*What you should do*: Scan the lines below and report each one containing "site" by copying it.

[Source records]

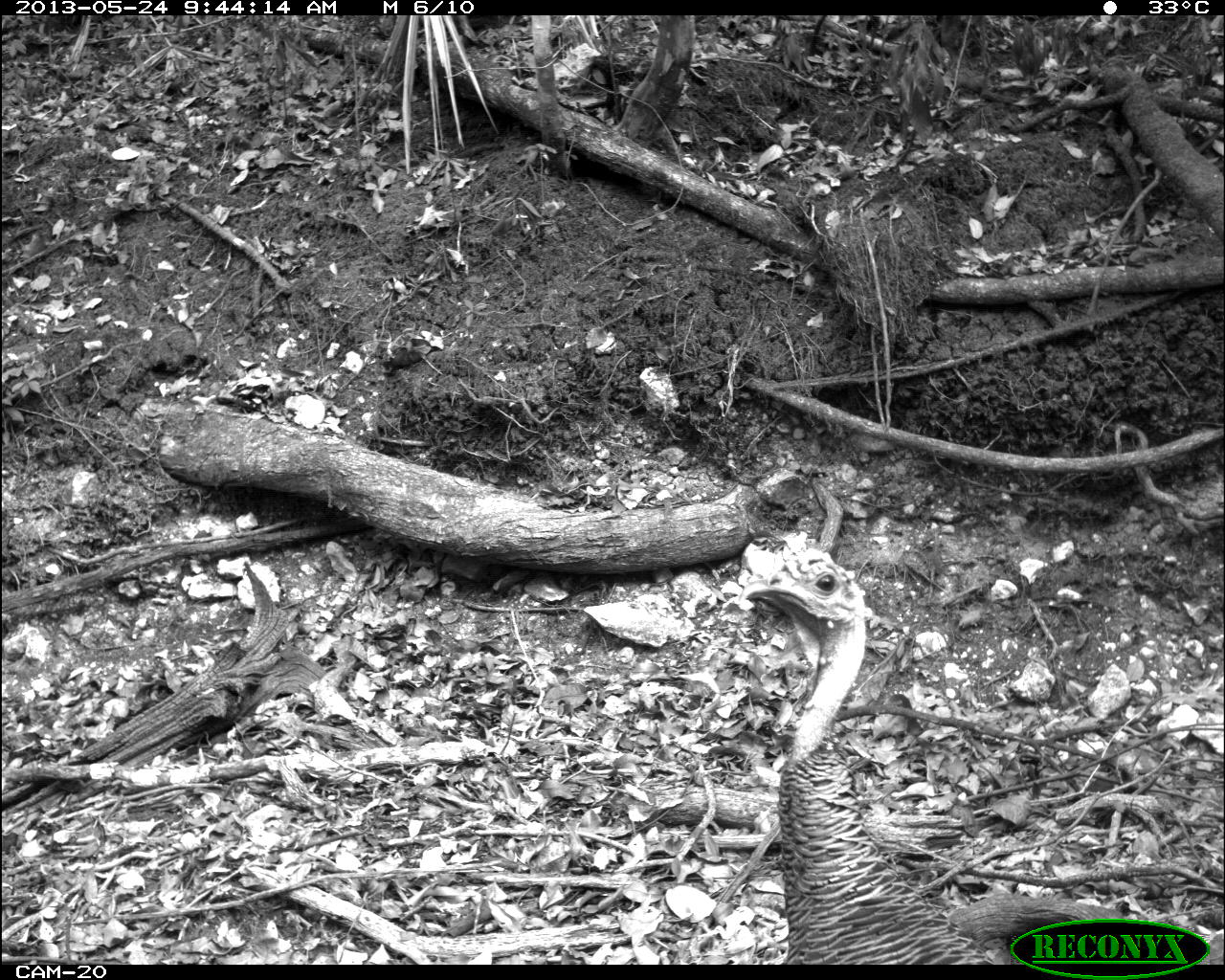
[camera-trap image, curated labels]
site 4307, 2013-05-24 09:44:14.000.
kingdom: Animalia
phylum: Chordata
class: Aves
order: Galliformes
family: Phasianidae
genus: Meleagris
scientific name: Meleagris ocellata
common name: ocellated turkey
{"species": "Meleagris ocellata (ocellated turkey)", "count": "1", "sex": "female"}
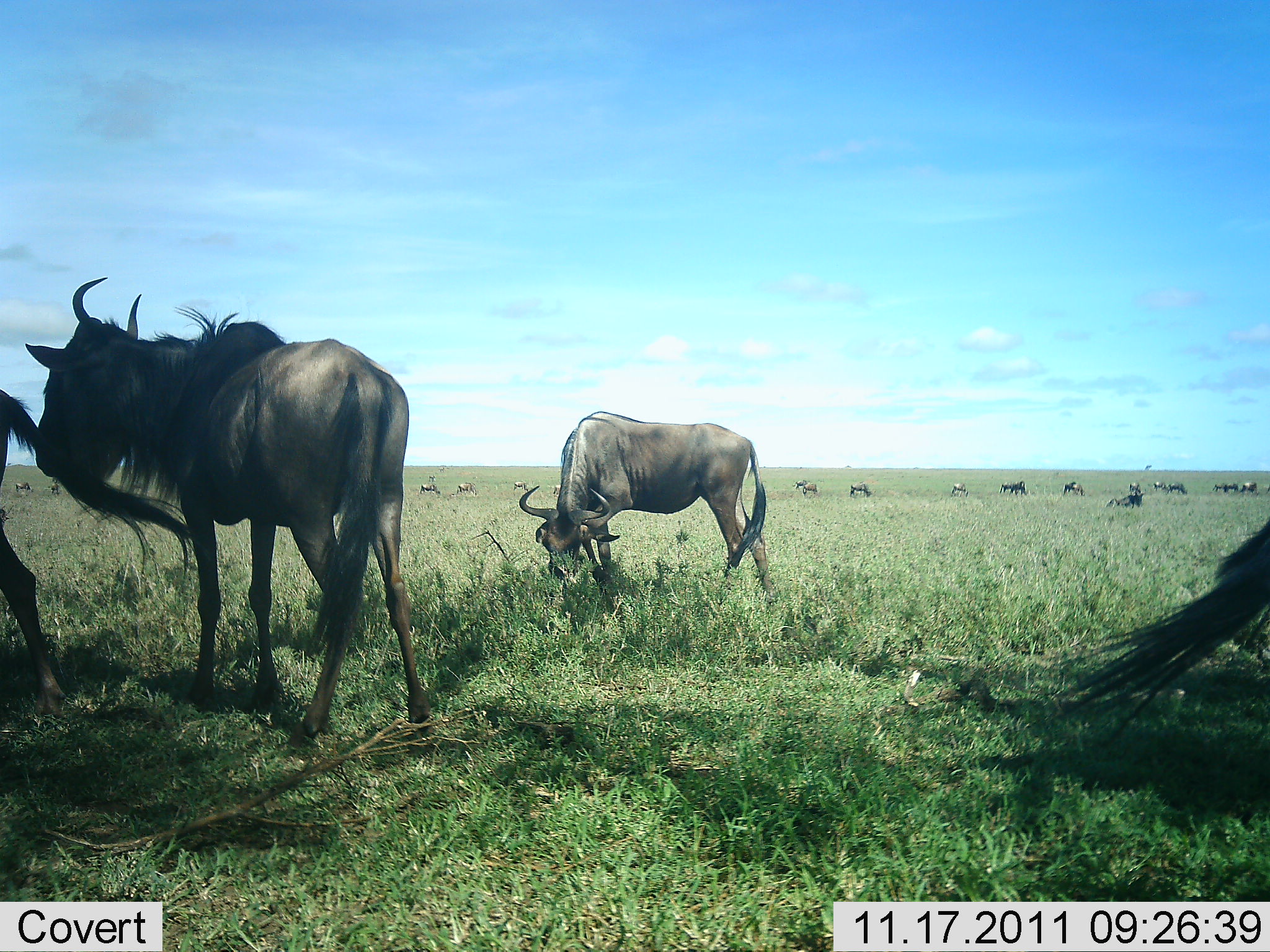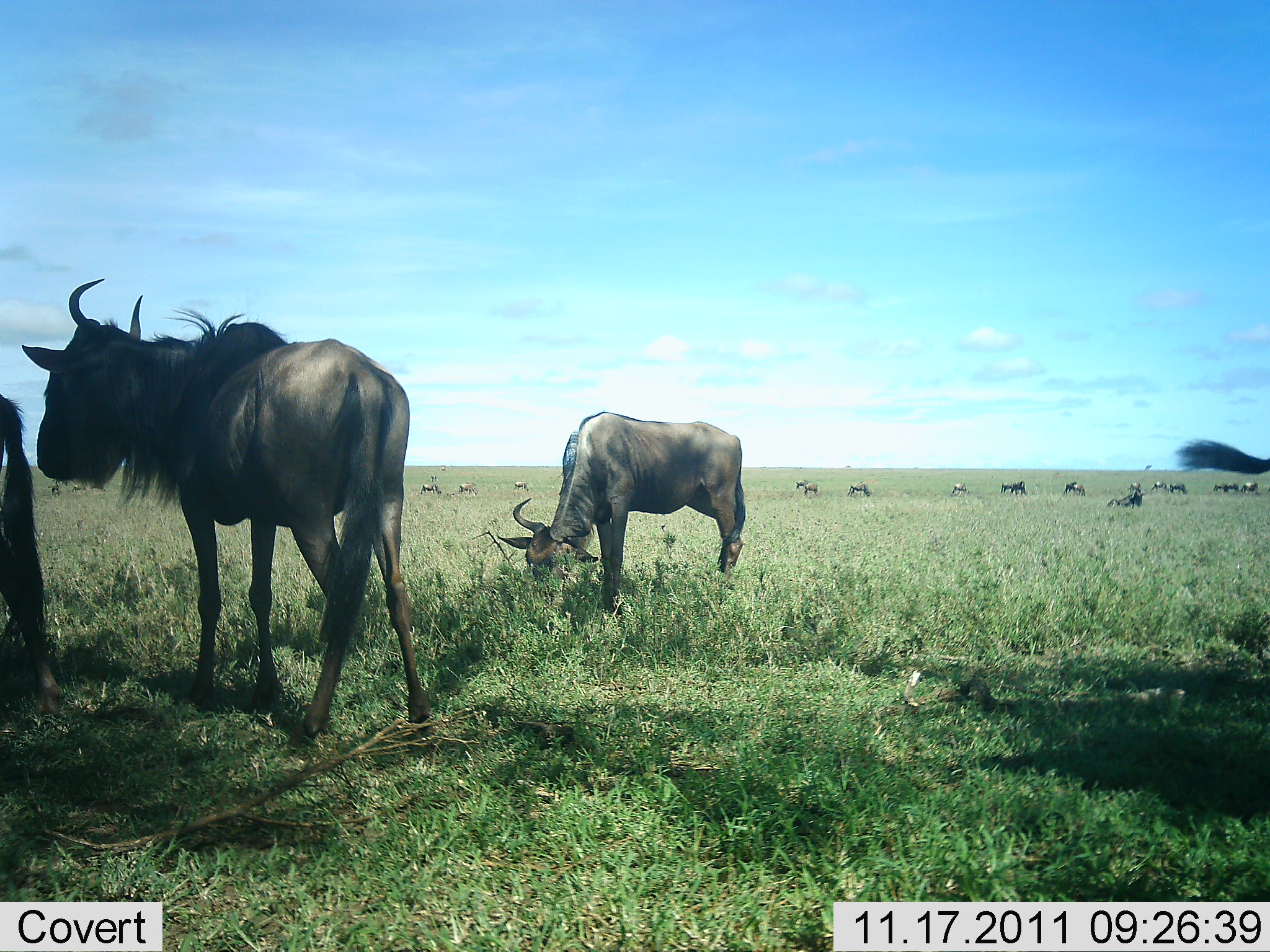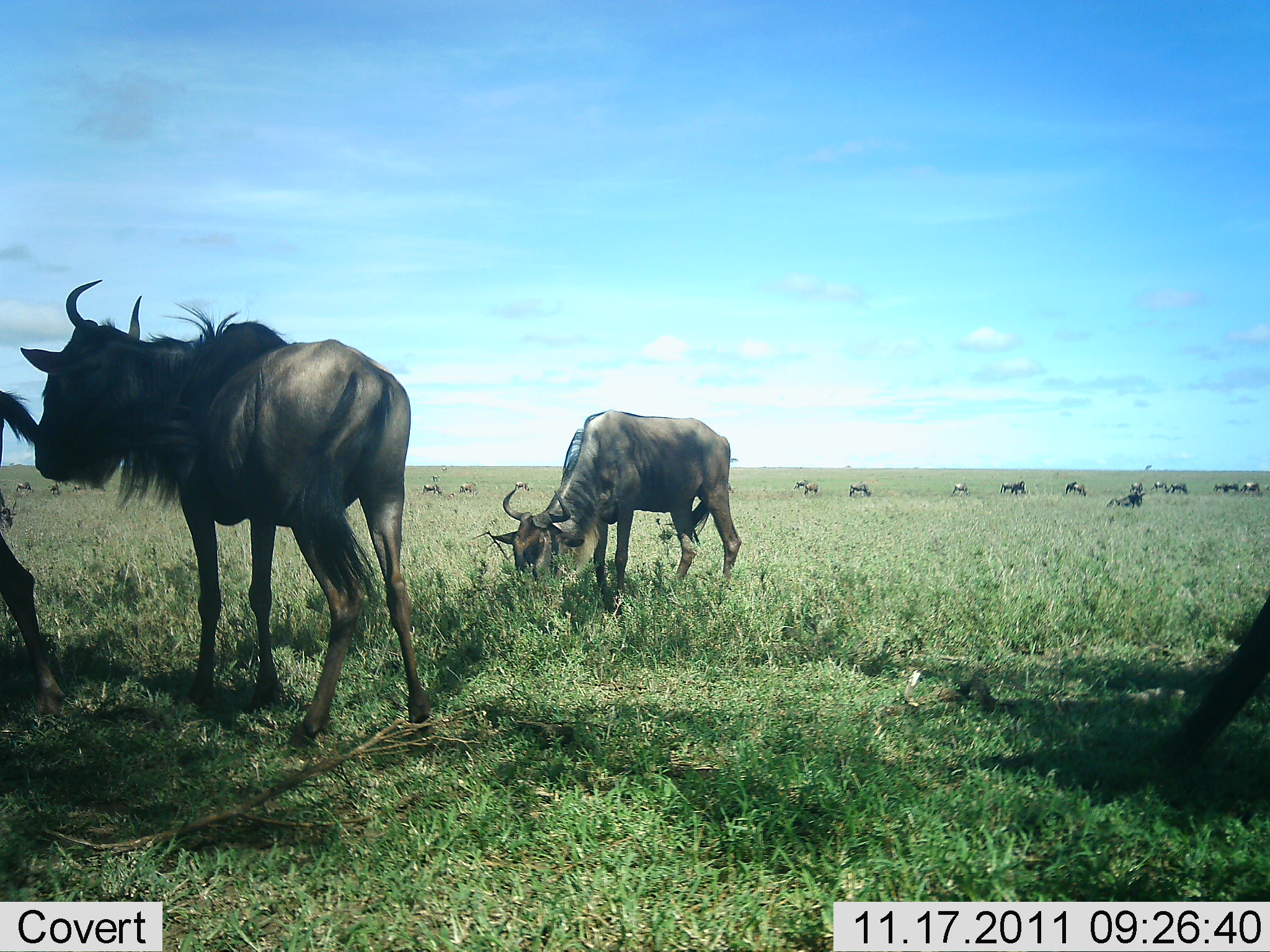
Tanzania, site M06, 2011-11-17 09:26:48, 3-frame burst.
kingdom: Animalia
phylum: Chordata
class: Mammalia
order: Artiodactyla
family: Bovidae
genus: Connochaetes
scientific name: Connochaetes taurinus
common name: blue wildebeest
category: wildebeest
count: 11-50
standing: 53%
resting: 13%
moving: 0%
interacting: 7%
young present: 0%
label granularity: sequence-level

*Result*:
site 4307, 2013-05-24 09:44:14.000.
Tanzania, site M06, 2011-11-17 09:26:48, 3-frame burst.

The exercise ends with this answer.